Enquanto procurava livros em uma loja da ONG Oxfam no centro de Londres, a aposentada Cristobel Aldous, de 67 anos, disse que a caridade é um dos fatores que a levam a comprar em lojas de ONGs. "Gosto de saber que estou também ajudando algum projeto social ao comprar", diz.
Impacto negativo
Representantes de lojas de ONGs comemoram o aumento das vendas, mas afirmam que isso não significa que a recessão tenha sido positiva para as organizações.
"Outra consequência da atual crise econômica é que há muito mais demanda pelos serviços que as organizações oferecem, além da redução das subvenções públicas e de outras fontes de financiamento", observa Wendy Mitchell, vice-diretora executiva da Charity Retail Association, associação que reúne as lojas do setor.
Segundo ela, o fechamento das lojas tradicionais também tem um efeito negativo sobre as lojas de ONGs, por reduzirem o fluxo de compradores nas ruas de comércio.

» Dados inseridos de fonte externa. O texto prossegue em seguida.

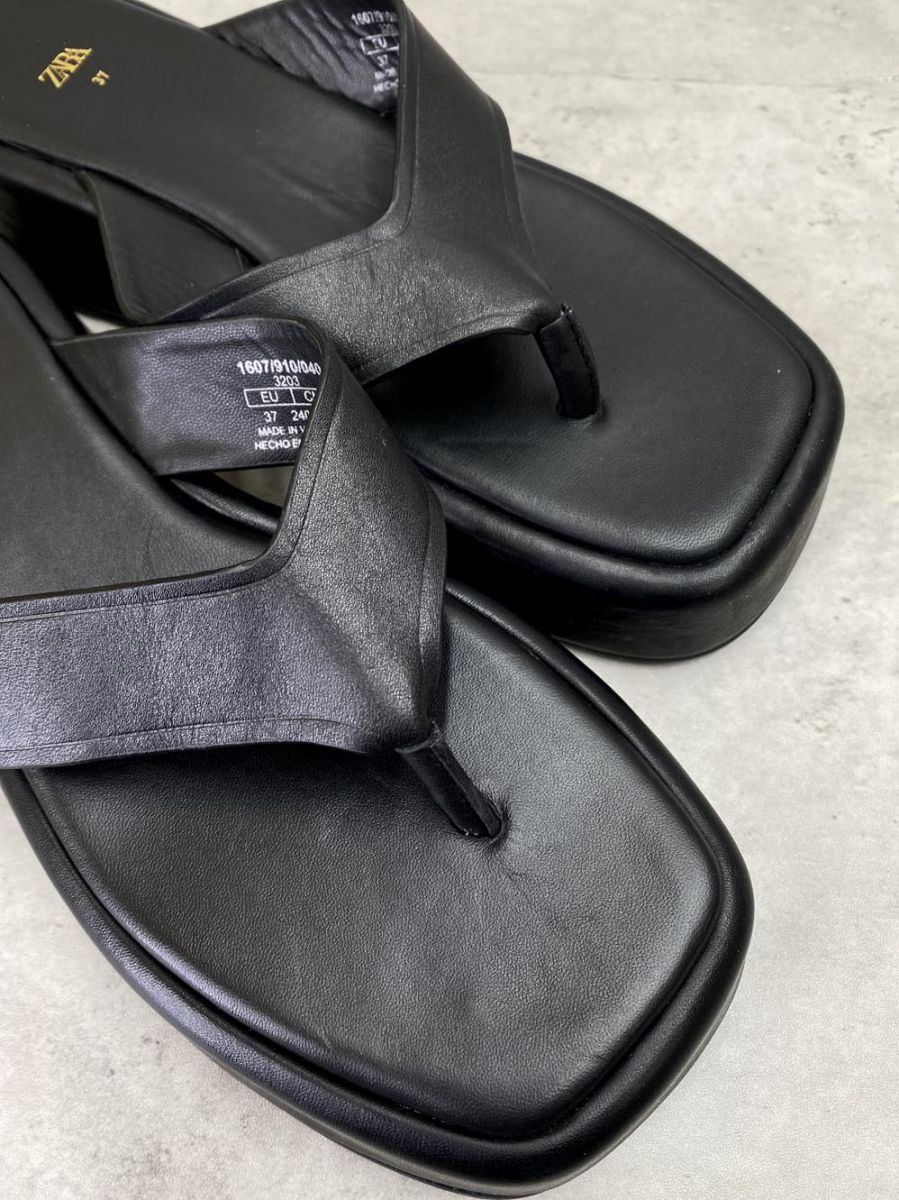 ZARA ザラ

Ainda assim, Mitchell enfatiza o papel das lojas de ONGs em oferecer produtos baratos para parcelas da população mais afetadas pela crise.
"As pessoas sabem que as lojas de organizações de caridade oferecem bens de alta qualidade por um preço bom, e que 60% das pessoas nos grupos D e E, de menor poder aquisitivo, compram nesses locais, então elas são uma fonte vital de bens com custo mais baixo para quem está em dificuldades financeiras", diz.
Doações em queda
Apesar de a maioria das ONGs ter registrado aumento significativo nas vendas e nos lucros em suas lojas no ano passado, a pesquisa realizada pela Charity Finance também destaca alguns motivos de preocupação para as organizações decorrentes da crise econômica.
Um dos principais pontos é a redução das doações de itens para revenda, relatada por 75% das lojas pesquisadas.
"Uma das razões para a queda das doações é que as pessoas podem estar usando suas roupas ou outros bens por mais tempo antes de comprar novos itens por causa da recessão", afirma Wendy Mitchell, da Charity Retail Association.
Além disso, segundo ela, o valor de roupas de segunda mão vem aumentando nos últimos anos, levando as ONGs a competir por doações com empresas privadas que recolhem o material para revenda.
O levantamento da Charity Finance observa que a valorização dos têxteis de segunda mão levou até mesmo a casos de roubos de material doado.